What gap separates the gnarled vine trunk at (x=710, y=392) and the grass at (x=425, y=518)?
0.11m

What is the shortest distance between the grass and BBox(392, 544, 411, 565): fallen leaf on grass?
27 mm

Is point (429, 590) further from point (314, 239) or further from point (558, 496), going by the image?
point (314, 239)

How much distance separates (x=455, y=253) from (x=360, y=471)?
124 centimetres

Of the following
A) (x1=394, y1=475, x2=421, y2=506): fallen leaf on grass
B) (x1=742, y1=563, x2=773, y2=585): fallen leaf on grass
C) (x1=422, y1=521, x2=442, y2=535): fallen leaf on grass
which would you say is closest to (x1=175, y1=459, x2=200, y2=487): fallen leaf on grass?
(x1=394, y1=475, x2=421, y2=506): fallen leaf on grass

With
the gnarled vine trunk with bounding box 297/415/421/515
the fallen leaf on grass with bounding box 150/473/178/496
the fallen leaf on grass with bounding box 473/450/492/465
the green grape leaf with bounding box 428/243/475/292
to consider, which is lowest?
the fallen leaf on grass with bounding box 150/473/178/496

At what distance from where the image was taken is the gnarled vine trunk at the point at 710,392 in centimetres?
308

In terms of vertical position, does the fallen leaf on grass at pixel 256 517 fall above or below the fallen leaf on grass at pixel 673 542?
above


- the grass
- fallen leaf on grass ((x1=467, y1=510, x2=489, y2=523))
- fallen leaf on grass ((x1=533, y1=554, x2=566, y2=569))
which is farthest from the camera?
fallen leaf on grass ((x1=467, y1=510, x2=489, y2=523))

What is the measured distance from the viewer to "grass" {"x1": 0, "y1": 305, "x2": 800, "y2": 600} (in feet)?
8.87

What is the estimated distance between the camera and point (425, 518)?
_ _ _
_PROBLEM DESCRIPTION_.
Copy out all of the records above again, switching every "gnarled vine trunk" to "twisted vine trunk" and leaving everything else untouched.

_ANSWER TO THIS EXERCISE_.
What gap separates the twisted vine trunk at (x=710, y=392) and the grass at (x=425, y=518)?
0.11m

What is the shortest distance between the grass and BBox(392, 544, 411, 565): fallen leaf on grass?
27 mm

Is point (429, 590) further from point (314, 239) or further from point (558, 496), going by the image?
point (314, 239)

How much distance separates (x=455, y=253) from (x=360, y=471)?
124 centimetres

Of the following
A) (x1=394, y1=475, x2=421, y2=506): fallen leaf on grass
B) (x1=742, y1=563, x2=773, y2=585): fallen leaf on grass
C) (x1=422, y1=521, x2=442, y2=535): fallen leaf on grass
which would you say is closest to (x1=175, y1=459, x2=200, y2=487): fallen leaf on grass?
(x1=394, y1=475, x2=421, y2=506): fallen leaf on grass

With
the twisted vine trunk with bounding box 297/415/421/515
the fallen leaf on grass with bounding box 150/473/178/496
the fallen leaf on grass with bounding box 473/450/492/465
the green grape leaf with bounding box 428/243/475/292
to consider, which is lowest?
the fallen leaf on grass with bounding box 150/473/178/496

At what distance from where the image was taken is the twisted vine trunk at the point at 710,392 in centimetres?
308

In terms of vertical position, does the fallen leaf on grass at pixel 256 517 fall above or below the fallen leaf on grass at pixel 673 542?
above


- the grass
- fallen leaf on grass ((x1=467, y1=510, x2=489, y2=523))
- fallen leaf on grass ((x1=533, y1=554, x2=566, y2=569))
which is farthest from the camera?
fallen leaf on grass ((x1=467, y1=510, x2=489, y2=523))

What is the measured distance from the viewer to "grass" {"x1": 0, "y1": 305, "x2": 800, "y2": 600} (in feet)?
8.87

What is the estimated distance between the camera and point (425, 518)?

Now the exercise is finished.